## Stated problem 1
Reproduce the log-likelihood code between "## rr_lkl: relative" and "filter(time >= j))$id]))", inclusive, substituting "events" for each occurrence of "datk".
##############################
In a first moment, we just “write” down the (log-)likelihood and optimize it via a standard and efficient optimization routine (BFGS).

## rr_lkl: relative risk model log-likelihood
rr_lkl <- function(data, Z, beta) {
    datk <- data %>% filter(status %in% "1") ; datk$id <- seq(nrow(datk))
    tZ <- data.frame(datk$time, Z) ; names(tZ)[1] <- "time"
    times <- sort(unique(tZ$time))
    tZb <- exp(as.matrix(tZ[ , -1]) %*% beta)
    lkl <- numeric(length(times))
    i <- 1
    for (j in times) {
        lkl[i] <-
            colSums(as.matrix(tZ[tZ$time == j, -1])) %*% beta -
            nrow(datk %>% filter(time %in% j)) *
            log(sum(tZb[(datk %>% filter(time >= j))$id]))
        i <- i + 1
    }
    return(-sum(lkl)) ## returning the negative log-likelihood
}
rr_lkl(data = dat, Z = c(rep(0, 17), rep(1, 19)), beta = 0)
[1] 96.68536
guess <- 0
names(guess) <- parnames(rr_lkl) <- c("beta")
##############################
## Stated problem 2
Return verbatim the part of the records between the lines holding "As documented here, between" and "the point at 436,788 <", inclusive.
##############################
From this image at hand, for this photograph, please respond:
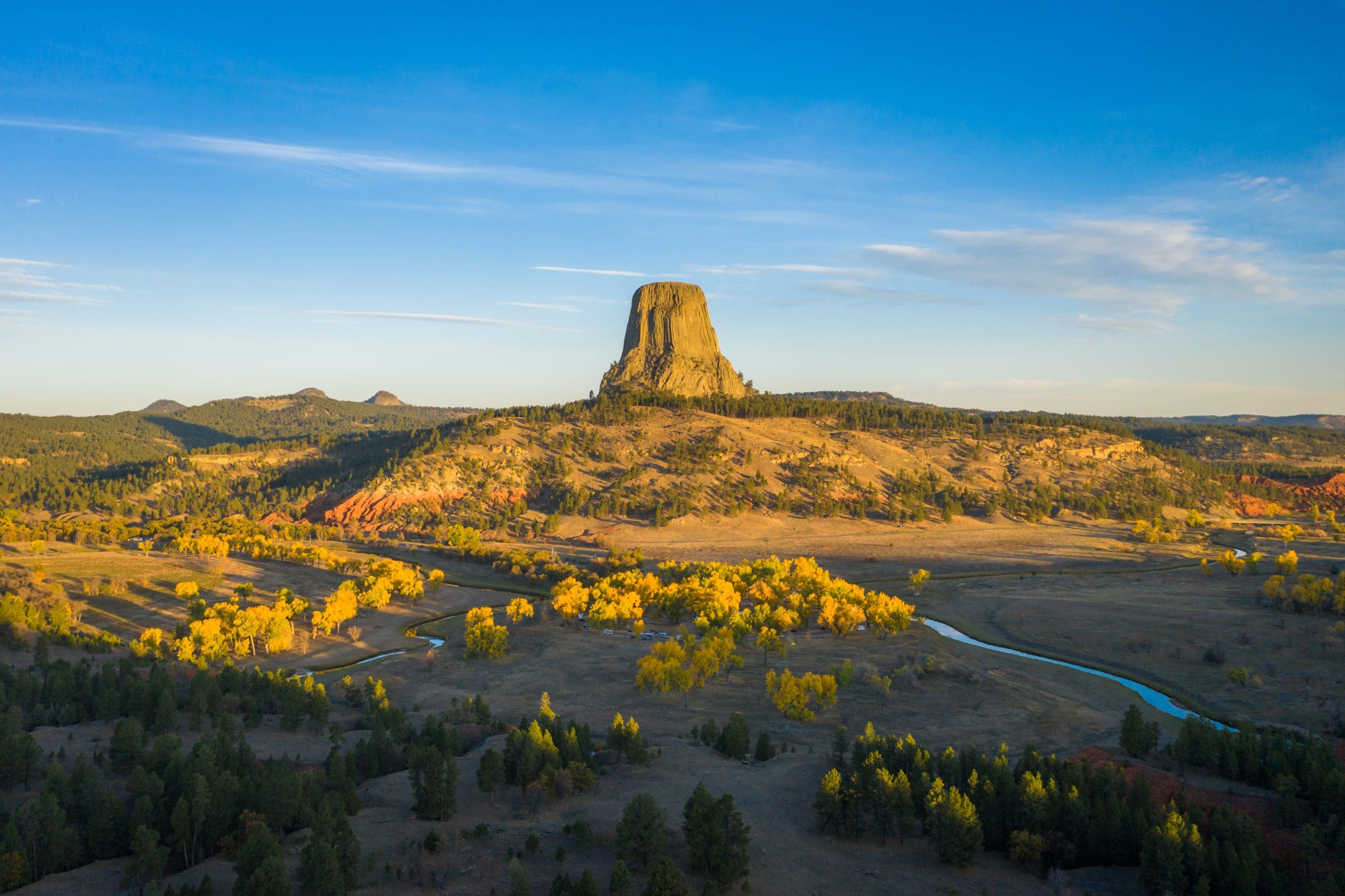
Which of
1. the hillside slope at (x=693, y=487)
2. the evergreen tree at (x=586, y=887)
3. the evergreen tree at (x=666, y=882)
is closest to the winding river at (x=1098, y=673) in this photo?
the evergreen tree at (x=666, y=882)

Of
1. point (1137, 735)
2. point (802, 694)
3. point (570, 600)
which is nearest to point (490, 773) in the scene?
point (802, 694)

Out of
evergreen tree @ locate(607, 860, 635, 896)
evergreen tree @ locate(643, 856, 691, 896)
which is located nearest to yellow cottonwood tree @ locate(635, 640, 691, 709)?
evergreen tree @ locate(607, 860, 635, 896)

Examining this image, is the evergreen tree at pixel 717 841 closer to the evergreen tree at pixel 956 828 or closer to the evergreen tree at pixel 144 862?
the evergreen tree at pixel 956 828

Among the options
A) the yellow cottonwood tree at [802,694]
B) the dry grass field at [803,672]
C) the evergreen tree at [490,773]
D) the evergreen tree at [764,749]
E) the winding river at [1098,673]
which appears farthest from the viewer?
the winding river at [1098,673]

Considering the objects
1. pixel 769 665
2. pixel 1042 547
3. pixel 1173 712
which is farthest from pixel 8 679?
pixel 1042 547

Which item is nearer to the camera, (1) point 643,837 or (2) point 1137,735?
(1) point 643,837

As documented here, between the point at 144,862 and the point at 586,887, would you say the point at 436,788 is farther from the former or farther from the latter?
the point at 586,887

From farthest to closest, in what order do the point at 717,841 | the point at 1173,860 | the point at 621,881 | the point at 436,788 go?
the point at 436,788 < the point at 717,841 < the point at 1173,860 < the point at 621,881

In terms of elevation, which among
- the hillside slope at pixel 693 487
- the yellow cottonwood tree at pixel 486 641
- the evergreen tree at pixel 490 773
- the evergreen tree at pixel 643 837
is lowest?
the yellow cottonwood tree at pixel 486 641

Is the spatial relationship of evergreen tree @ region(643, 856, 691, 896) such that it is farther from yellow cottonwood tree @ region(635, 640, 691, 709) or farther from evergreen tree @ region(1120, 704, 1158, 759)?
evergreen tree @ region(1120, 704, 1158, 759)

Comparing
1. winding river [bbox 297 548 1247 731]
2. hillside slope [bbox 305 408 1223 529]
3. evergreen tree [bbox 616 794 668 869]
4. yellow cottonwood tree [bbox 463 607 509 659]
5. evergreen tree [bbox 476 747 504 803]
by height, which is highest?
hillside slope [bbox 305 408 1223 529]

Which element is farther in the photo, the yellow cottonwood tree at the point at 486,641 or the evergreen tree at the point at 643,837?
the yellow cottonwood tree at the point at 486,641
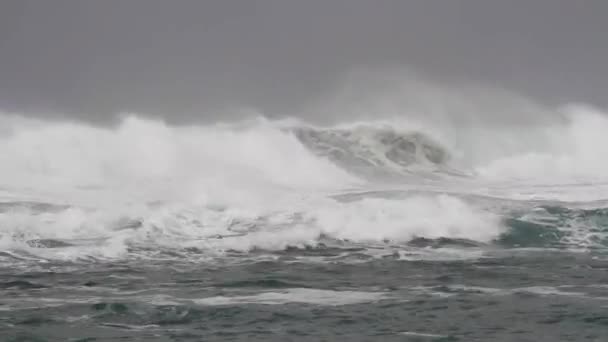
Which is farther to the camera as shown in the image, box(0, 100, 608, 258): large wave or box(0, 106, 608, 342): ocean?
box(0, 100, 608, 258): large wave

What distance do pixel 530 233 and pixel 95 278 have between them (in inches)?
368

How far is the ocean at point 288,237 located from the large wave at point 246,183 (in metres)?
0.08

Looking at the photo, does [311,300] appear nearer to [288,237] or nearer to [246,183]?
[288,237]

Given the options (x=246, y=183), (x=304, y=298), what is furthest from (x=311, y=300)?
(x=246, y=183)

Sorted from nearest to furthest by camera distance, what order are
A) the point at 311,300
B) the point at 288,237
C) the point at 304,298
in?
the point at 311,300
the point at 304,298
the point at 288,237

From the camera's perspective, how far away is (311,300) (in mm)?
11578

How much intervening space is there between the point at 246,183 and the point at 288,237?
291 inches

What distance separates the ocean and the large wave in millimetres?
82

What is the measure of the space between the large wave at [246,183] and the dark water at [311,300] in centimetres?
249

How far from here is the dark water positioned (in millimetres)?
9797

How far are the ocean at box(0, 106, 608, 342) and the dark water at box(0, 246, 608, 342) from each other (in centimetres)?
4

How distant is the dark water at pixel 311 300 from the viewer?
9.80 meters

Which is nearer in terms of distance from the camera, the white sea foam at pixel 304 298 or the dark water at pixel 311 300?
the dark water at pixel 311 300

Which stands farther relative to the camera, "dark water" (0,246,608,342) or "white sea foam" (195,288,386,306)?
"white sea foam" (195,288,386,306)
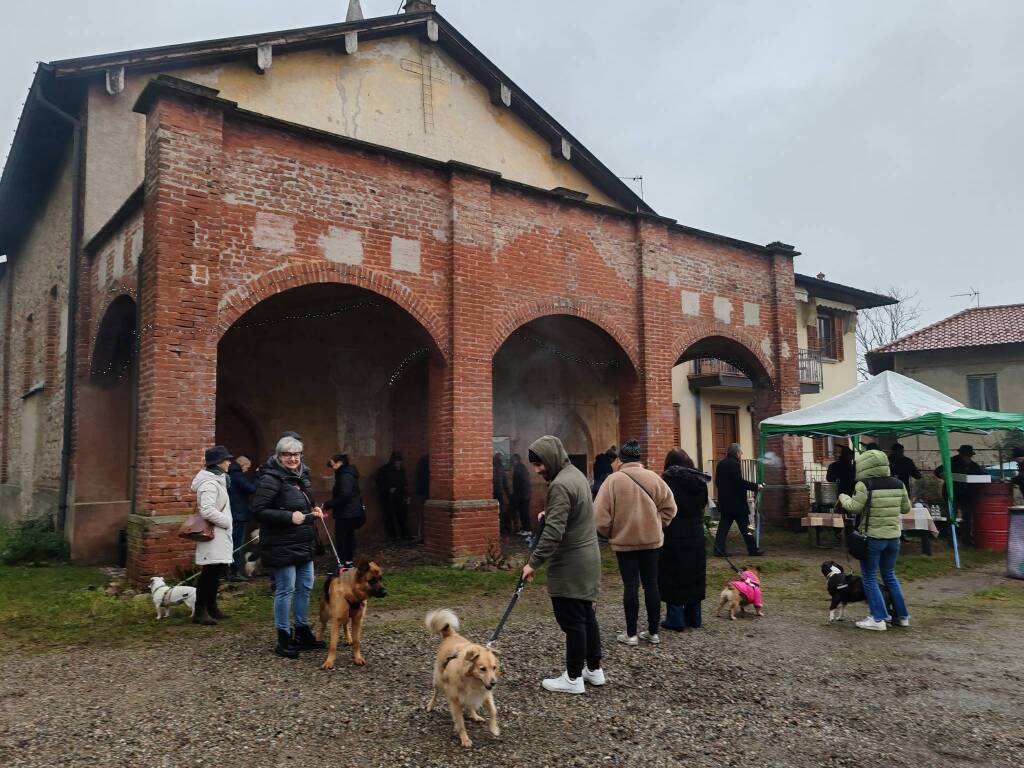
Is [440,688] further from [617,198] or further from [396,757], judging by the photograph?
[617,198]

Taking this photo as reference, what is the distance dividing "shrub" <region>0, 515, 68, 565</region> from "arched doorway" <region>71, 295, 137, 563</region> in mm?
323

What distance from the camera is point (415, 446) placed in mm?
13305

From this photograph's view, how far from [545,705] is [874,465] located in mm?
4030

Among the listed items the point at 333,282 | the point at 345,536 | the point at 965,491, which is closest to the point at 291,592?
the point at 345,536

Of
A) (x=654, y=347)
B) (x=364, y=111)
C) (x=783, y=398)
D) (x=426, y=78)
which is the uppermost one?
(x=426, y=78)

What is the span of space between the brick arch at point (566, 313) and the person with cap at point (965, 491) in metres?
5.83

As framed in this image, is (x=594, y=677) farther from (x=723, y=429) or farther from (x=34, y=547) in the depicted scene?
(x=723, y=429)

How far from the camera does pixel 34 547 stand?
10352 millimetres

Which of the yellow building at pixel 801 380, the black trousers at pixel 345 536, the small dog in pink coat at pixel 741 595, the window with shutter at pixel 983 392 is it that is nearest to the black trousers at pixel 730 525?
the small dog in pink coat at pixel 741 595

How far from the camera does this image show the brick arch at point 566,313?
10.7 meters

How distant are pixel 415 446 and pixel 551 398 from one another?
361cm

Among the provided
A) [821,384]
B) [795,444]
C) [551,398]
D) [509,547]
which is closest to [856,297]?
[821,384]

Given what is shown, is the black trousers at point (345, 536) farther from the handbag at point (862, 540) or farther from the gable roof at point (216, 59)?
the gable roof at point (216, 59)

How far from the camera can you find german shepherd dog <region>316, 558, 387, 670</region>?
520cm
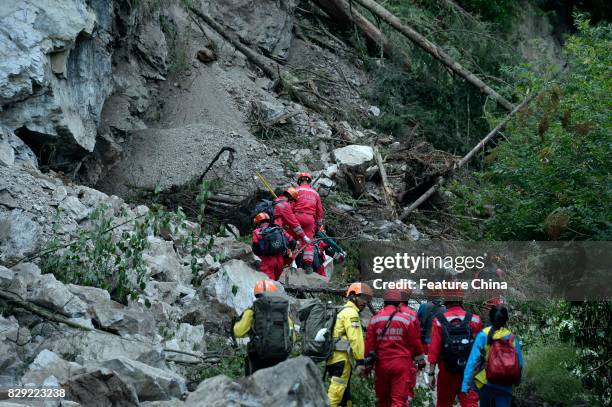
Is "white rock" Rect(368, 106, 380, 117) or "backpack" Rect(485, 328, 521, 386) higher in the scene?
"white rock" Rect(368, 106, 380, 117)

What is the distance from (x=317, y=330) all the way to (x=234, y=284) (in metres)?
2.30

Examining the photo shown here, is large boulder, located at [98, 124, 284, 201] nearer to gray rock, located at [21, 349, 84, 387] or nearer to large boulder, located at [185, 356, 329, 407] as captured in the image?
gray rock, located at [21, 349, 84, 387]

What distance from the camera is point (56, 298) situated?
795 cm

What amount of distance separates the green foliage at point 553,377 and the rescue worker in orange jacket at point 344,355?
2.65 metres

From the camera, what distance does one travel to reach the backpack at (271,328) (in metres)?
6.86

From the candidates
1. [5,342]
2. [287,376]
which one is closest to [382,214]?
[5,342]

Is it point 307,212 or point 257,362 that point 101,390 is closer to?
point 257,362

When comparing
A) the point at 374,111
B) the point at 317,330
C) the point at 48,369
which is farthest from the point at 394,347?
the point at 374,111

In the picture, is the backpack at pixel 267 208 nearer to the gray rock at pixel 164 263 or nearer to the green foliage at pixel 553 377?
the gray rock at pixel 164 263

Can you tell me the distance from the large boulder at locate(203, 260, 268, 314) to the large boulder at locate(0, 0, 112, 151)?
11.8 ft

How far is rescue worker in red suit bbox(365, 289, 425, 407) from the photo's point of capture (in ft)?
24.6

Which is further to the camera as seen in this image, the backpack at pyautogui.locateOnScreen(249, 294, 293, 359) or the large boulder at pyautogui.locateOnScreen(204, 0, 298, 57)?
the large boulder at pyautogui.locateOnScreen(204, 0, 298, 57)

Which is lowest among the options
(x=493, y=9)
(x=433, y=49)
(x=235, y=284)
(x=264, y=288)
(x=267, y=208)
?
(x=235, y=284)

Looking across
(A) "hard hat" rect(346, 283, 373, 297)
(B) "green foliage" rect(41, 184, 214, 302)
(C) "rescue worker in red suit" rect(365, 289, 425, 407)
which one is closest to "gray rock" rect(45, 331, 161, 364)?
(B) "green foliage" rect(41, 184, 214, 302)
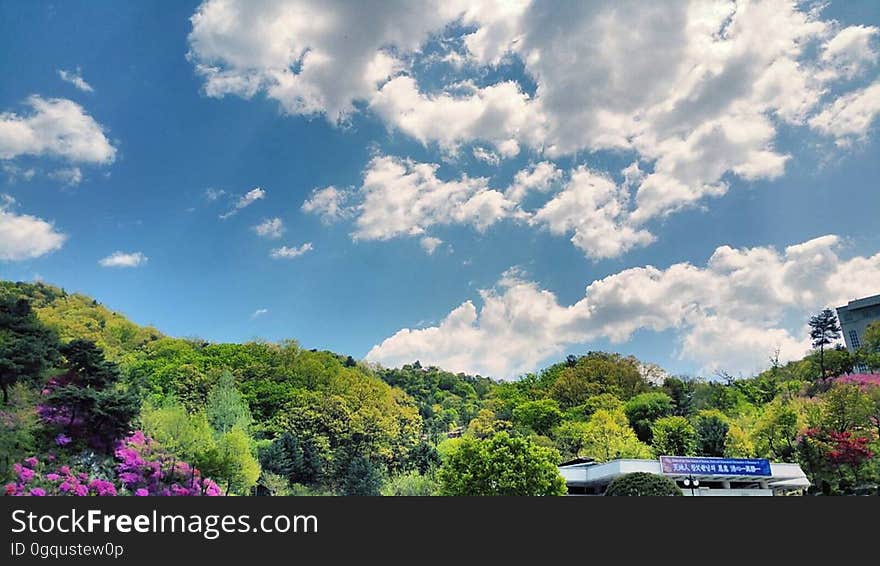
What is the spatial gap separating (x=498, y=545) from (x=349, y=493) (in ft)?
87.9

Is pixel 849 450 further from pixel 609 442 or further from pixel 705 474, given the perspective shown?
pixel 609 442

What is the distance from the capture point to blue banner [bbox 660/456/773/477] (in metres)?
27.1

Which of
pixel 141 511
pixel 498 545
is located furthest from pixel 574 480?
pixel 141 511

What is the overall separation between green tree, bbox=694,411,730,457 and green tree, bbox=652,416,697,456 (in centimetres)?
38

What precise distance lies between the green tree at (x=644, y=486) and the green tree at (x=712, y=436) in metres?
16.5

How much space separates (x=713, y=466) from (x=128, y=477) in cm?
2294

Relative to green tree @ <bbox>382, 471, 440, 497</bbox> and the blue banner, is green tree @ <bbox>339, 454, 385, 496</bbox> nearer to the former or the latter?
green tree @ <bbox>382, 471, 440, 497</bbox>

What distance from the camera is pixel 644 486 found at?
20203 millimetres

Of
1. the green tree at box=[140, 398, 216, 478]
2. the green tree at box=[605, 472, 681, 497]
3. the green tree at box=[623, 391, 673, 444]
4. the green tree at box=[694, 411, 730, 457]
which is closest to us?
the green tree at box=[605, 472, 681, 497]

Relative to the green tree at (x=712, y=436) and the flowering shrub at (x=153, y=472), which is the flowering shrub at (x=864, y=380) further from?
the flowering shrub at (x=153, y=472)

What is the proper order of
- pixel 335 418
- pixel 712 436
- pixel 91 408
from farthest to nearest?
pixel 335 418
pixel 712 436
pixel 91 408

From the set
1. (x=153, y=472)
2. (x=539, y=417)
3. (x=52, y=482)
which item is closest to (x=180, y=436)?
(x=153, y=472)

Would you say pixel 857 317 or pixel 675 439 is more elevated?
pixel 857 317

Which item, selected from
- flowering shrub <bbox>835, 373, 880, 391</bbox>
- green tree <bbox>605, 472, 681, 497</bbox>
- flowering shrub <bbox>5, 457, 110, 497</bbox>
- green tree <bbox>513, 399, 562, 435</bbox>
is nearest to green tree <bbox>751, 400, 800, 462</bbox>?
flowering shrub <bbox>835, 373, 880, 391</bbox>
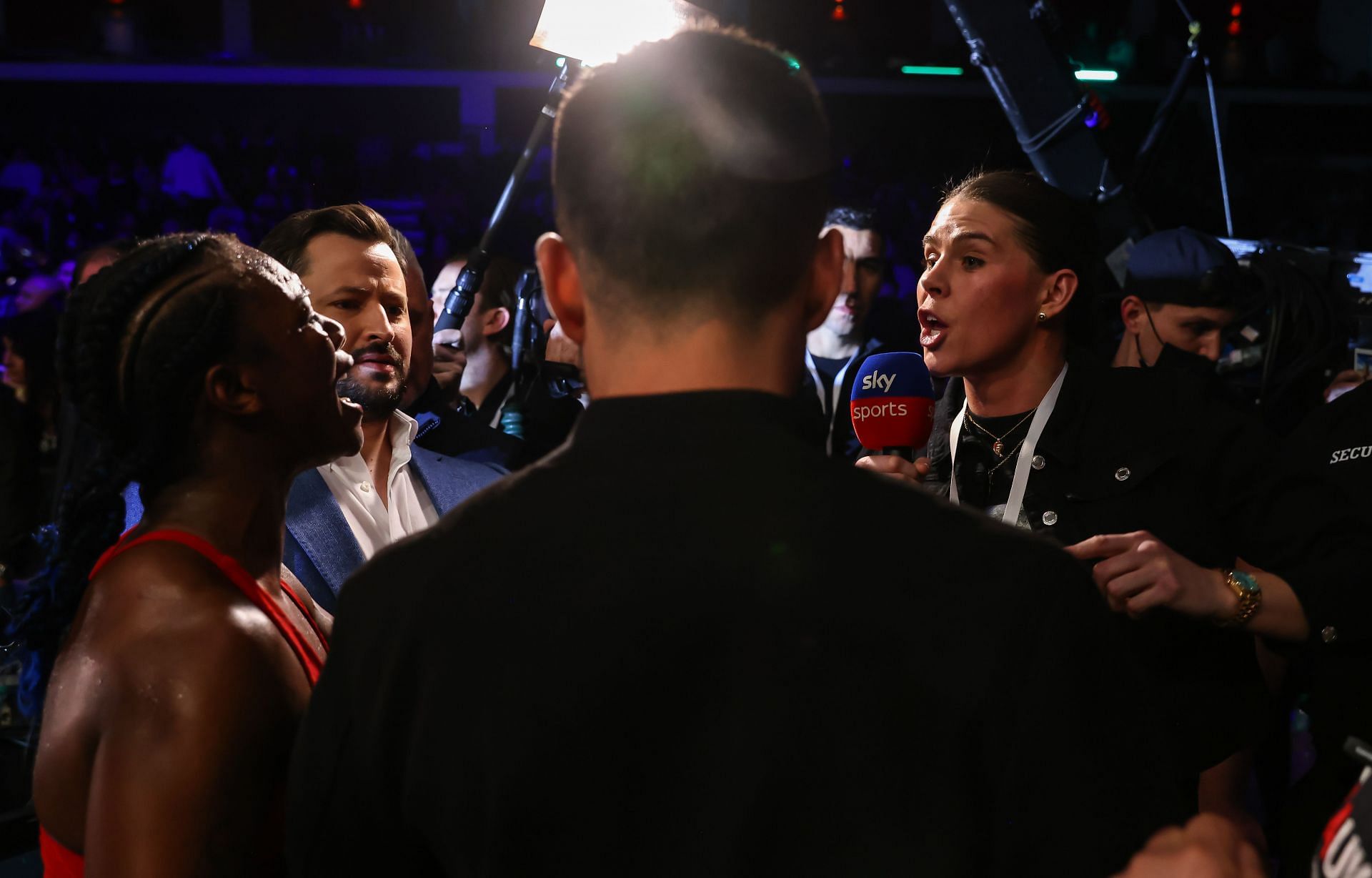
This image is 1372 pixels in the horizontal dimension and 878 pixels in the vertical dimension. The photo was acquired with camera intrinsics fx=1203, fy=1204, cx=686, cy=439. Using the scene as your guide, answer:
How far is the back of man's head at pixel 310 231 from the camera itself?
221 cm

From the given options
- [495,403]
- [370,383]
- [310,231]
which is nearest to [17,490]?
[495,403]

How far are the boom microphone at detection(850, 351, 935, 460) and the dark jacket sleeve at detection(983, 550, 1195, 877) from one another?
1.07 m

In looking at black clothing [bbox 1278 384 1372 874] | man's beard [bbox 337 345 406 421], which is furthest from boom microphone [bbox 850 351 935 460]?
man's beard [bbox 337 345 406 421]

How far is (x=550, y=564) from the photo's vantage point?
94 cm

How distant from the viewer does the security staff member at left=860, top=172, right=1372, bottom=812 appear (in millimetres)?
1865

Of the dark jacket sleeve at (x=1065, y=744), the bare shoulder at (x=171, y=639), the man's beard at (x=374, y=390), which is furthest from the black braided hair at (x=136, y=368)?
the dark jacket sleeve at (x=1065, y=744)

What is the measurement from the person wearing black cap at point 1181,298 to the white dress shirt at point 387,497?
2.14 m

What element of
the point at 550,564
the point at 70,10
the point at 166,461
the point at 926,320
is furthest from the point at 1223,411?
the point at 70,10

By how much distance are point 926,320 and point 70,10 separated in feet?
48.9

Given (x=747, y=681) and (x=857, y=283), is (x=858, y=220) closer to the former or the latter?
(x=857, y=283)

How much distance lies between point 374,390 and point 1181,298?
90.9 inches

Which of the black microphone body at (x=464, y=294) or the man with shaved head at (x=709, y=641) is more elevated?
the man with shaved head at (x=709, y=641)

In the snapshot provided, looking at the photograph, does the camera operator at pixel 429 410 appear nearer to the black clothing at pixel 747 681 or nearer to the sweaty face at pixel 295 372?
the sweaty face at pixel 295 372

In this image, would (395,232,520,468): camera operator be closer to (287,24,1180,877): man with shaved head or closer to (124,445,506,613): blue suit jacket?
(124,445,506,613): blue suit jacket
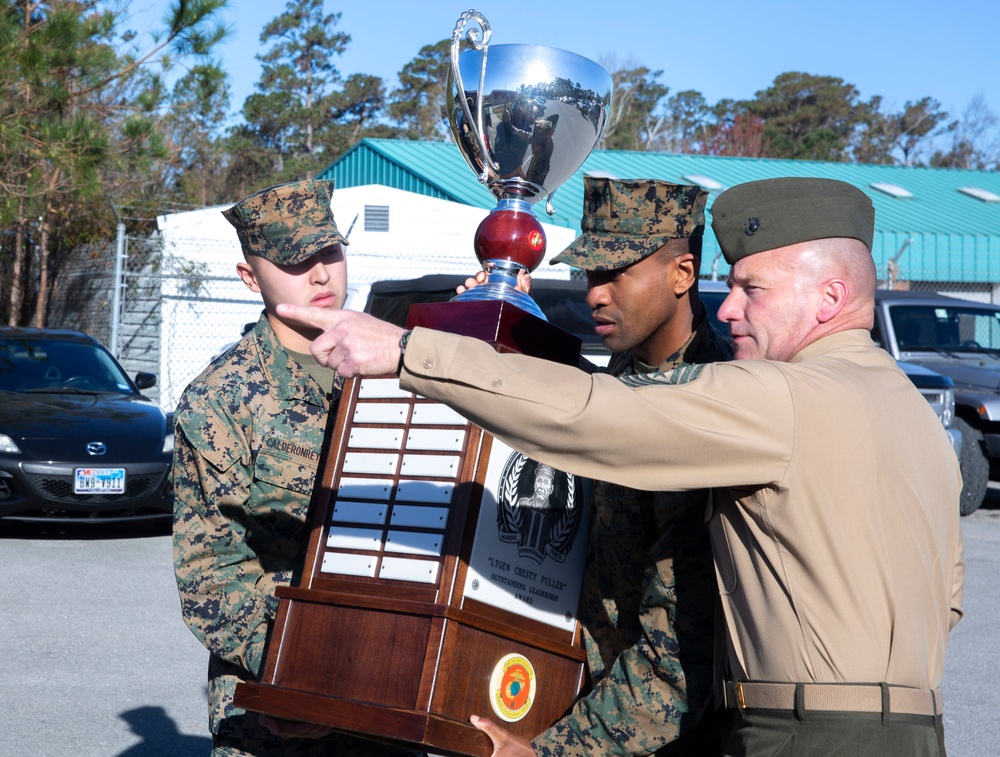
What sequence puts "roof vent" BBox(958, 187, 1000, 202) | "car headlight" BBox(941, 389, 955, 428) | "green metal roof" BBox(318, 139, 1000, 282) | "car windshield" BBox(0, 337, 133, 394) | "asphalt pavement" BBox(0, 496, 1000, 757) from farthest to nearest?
##############################
## Written solution 1
## rr_lkl: relative risk model log-likelihood
rr_lkl <- function(data, Z, beta) {
    events <- data %>% filter(status %in% "1") ; events$id <- seq(nrow(events))
    tZ <- data.frame(events$time, Z) ; names(tZ)[1] <- "time"
    times <- sort(unique(tZ$time))
    tZb <- exp(as.matrix(tZ[ , -1]) %*% beta)
    lkl <- numeric(length(times))
    i <- 1
    for (j in times) {
        lkl[i] <-
            colSums(as.matrix(tZ[tZ$time == j, -1])) %*% beta -
            nrow(events %>% filter(time %in% j)) *
            log(sum(tZb[(events %>% filter(time >= j))$id]))

## Written solution 2
As documented here, between the point at 144,862 and the point at 586,887, would you say the point at 436,788 is farther from the former or farther from the latter?
the point at 586,887

From farthest to closest, in what order do the point at 717,841 | the point at 1173,860 | the point at 621,881 | the point at 436,788 go?
the point at 436,788 < the point at 717,841 < the point at 1173,860 < the point at 621,881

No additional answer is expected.